Hello there darling,
Another insider look on The Always Believer.
These walls that surround me are full of memories. Not because I have lived here long, the past year alone I have lived in five different rooms. Instead of that, it is because I fill them up with pictures of family and friends. All of them carefully selected of a happy time in the past.
Why do I put them up?
Motivation first of all. It keeps me motivation to see so much love in my life. Following with, awesomeness to see my life in happy time pictures. There are filled with more than pictures, they are also filled with concert tickets, museum tickets and a few other notes too.
On the lonely nights, I used to cry thinking about the past. Thinking about the times that passed and how much I have missed along the way since I was far. Since the last time I did that, it has rained, snowed and hailed. Most of all, it has been sunny. What I am trying to say with this weird analogy that I conquered up is that I have turn my sadness into happiness.
Throughout the journey, I have learnt from the past and known that everything is in its right place. Everything is where it is meant to be. Somethings left to never be seen again, some things left and came back. As life moves, we forget these things and even though, I have read about it here and there, it finally struck. I mean, seriously, it came upon me like if I were reading a book about my life.
As a creative mind, I tend to think a million ideas per day and this was one of the thoughts. My walls. Anywhere I go, I always decorate it. Sometimes more, sometimes less, sometimes with different things yet there are always the same memories. It made me think.

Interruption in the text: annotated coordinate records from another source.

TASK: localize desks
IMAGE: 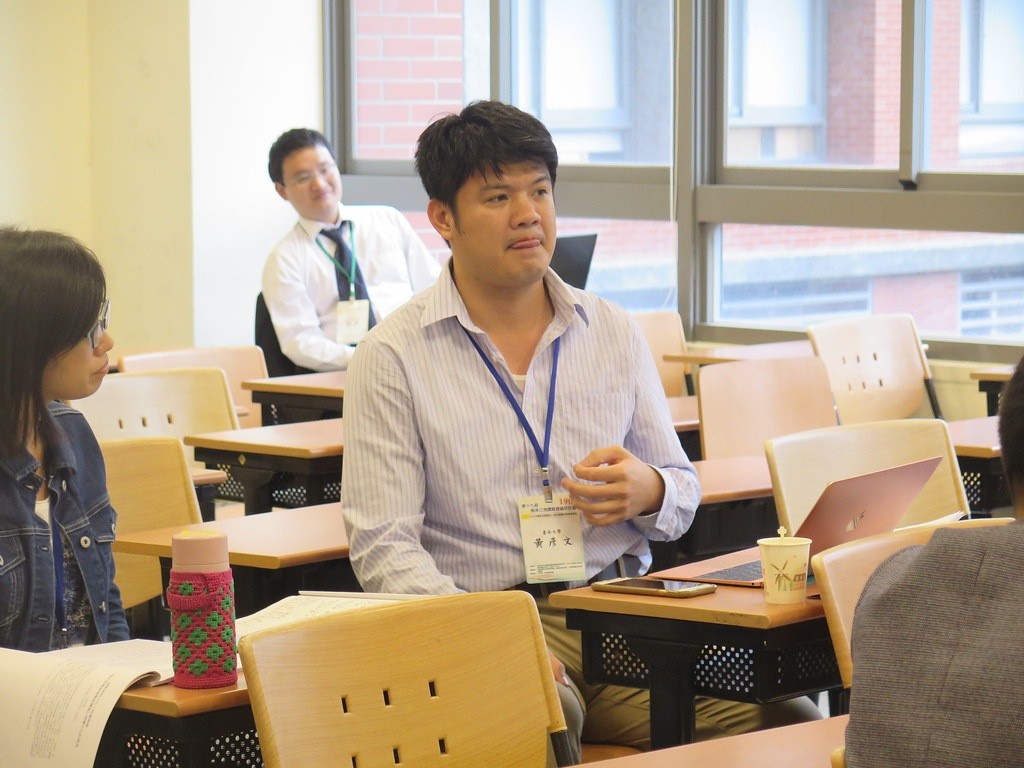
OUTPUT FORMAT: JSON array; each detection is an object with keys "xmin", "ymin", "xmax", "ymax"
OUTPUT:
[
  {"xmin": 552, "ymin": 543, "xmax": 849, "ymax": 749},
  {"xmin": 112, "ymin": 504, "xmax": 360, "ymax": 611},
  {"xmin": 945, "ymin": 413, "xmax": 1009, "ymax": 515},
  {"xmin": 665, "ymin": 395, "xmax": 700, "ymax": 462},
  {"xmin": 185, "ymin": 419, "xmax": 344, "ymax": 515},
  {"xmin": 663, "ymin": 336, "xmax": 932, "ymax": 366},
  {"xmin": 243, "ymin": 371, "xmax": 345, "ymax": 428},
  {"xmin": 680, "ymin": 457, "xmax": 780, "ymax": 563},
  {"xmin": 563, "ymin": 714, "xmax": 850, "ymax": 768},
  {"xmin": 102, "ymin": 679, "xmax": 261, "ymax": 768}
]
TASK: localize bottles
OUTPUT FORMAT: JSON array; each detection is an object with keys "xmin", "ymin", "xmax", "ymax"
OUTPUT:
[{"xmin": 167, "ymin": 531, "xmax": 238, "ymax": 689}]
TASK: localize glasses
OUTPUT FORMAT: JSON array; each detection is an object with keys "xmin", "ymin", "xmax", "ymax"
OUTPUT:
[
  {"xmin": 282, "ymin": 160, "xmax": 337, "ymax": 186},
  {"xmin": 85, "ymin": 296, "xmax": 110, "ymax": 363}
]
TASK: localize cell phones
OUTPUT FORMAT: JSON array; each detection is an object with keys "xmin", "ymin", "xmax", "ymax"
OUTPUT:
[{"xmin": 591, "ymin": 576, "xmax": 717, "ymax": 600}]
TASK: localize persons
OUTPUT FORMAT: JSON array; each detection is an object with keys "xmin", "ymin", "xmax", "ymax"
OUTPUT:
[
  {"xmin": 340, "ymin": 100, "xmax": 824, "ymax": 768},
  {"xmin": 844, "ymin": 354, "xmax": 1024, "ymax": 768},
  {"xmin": 261, "ymin": 128, "xmax": 443, "ymax": 372},
  {"xmin": 0, "ymin": 227, "xmax": 132, "ymax": 653}
]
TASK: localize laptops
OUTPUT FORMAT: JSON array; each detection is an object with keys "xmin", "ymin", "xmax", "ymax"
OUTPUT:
[
  {"xmin": 548, "ymin": 234, "xmax": 597, "ymax": 290},
  {"xmin": 693, "ymin": 455, "xmax": 945, "ymax": 588}
]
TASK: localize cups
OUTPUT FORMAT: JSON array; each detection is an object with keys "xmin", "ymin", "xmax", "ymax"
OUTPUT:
[{"xmin": 757, "ymin": 537, "xmax": 812, "ymax": 604}]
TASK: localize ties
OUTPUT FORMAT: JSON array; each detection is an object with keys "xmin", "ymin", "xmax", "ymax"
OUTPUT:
[{"xmin": 318, "ymin": 221, "xmax": 377, "ymax": 346}]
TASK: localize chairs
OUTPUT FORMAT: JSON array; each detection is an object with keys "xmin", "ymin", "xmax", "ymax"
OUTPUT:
[
  {"xmin": 811, "ymin": 517, "xmax": 1013, "ymax": 705},
  {"xmin": 119, "ymin": 345, "xmax": 270, "ymax": 429},
  {"xmin": 809, "ymin": 311, "xmax": 944, "ymax": 428},
  {"xmin": 63, "ymin": 369, "xmax": 240, "ymax": 469},
  {"xmin": 698, "ymin": 356, "xmax": 839, "ymax": 461},
  {"xmin": 632, "ymin": 310, "xmax": 691, "ymax": 400},
  {"xmin": 96, "ymin": 437, "xmax": 206, "ymax": 611},
  {"xmin": 765, "ymin": 418, "xmax": 970, "ymax": 538},
  {"xmin": 240, "ymin": 591, "xmax": 574, "ymax": 768}
]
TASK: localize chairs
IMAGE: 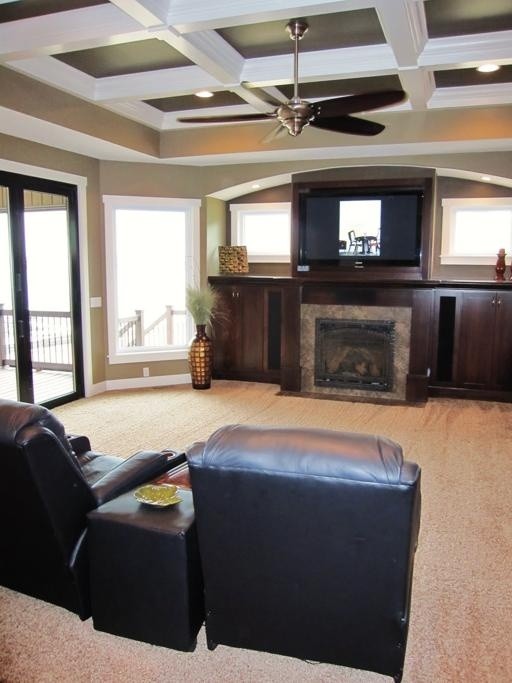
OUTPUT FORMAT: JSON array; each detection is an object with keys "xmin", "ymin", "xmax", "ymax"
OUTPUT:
[
  {"xmin": 186, "ymin": 424, "xmax": 422, "ymax": 683},
  {"xmin": 0, "ymin": 399, "xmax": 185, "ymax": 620}
]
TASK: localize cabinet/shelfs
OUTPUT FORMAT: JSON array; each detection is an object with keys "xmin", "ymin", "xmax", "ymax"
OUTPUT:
[
  {"xmin": 211, "ymin": 273, "xmax": 268, "ymax": 384},
  {"xmin": 451, "ymin": 284, "xmax": 512, "ymax": 403}
]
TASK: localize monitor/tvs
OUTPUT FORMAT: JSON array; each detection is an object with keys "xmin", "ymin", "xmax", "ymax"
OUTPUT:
[{"xmin": 298, "ymin": 187, "xmax": 425, "ymax": 273}]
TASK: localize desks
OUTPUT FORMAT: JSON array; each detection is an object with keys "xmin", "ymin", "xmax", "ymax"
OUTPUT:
[{"xmin": 86, "ymin": 462, "xmax": 200, "ymax": 656}]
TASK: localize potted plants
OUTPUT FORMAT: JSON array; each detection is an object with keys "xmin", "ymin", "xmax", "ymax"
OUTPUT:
[{"xmin": 185, "ymin": 275, "xmax": 233, "ymax": 390}]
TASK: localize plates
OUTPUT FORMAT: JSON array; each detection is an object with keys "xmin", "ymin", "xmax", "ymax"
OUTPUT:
[{"xmin": 134, "ymin": 485, "xmax": 183, "ymax": 509}]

I went from surrounding myself with the idea that I was missing out to knowing all that I have gained.
I choose to surround myself with this energy. I put these objects here for a reason. I take them with me because they make me rejoice. I might not notice them as much each day, yet at least one object catches my eyes and makes me smile automatically. As soon as I enter my room, as soon as I wake up, as I write these words, all around me is this positive feel the love energy. Does it make me sad at times? Sure, I miss them. Now, in addition to that I have the knowledge that whatever has come and gone is meant to be.
I love the fact that I choose everything around me in my room. I leave it knowing that I can do that for my world, outside of my room, that is. I enter it knowing that I am safe.
Those walls that once surrounded me were a dark stormy day.(The type of weather that I don’t like at all) These wall that now surround me are filled of sunny days ahead, each day brighter.
Your room, your life, your way. Whether you decorate it or not, whether it is just a space or your car, whether you believe it or not, everything that you surround yourself by affects you. Surround yourself with whatever you like. I am just here surround by these walls that I built for myself to become an even bigger star.
And that is just me.
Thanks for another read my loves!
This post is under The Always Believer and Opinion Space sections because I want to know your opinion on this one.
What do you surround your walls with?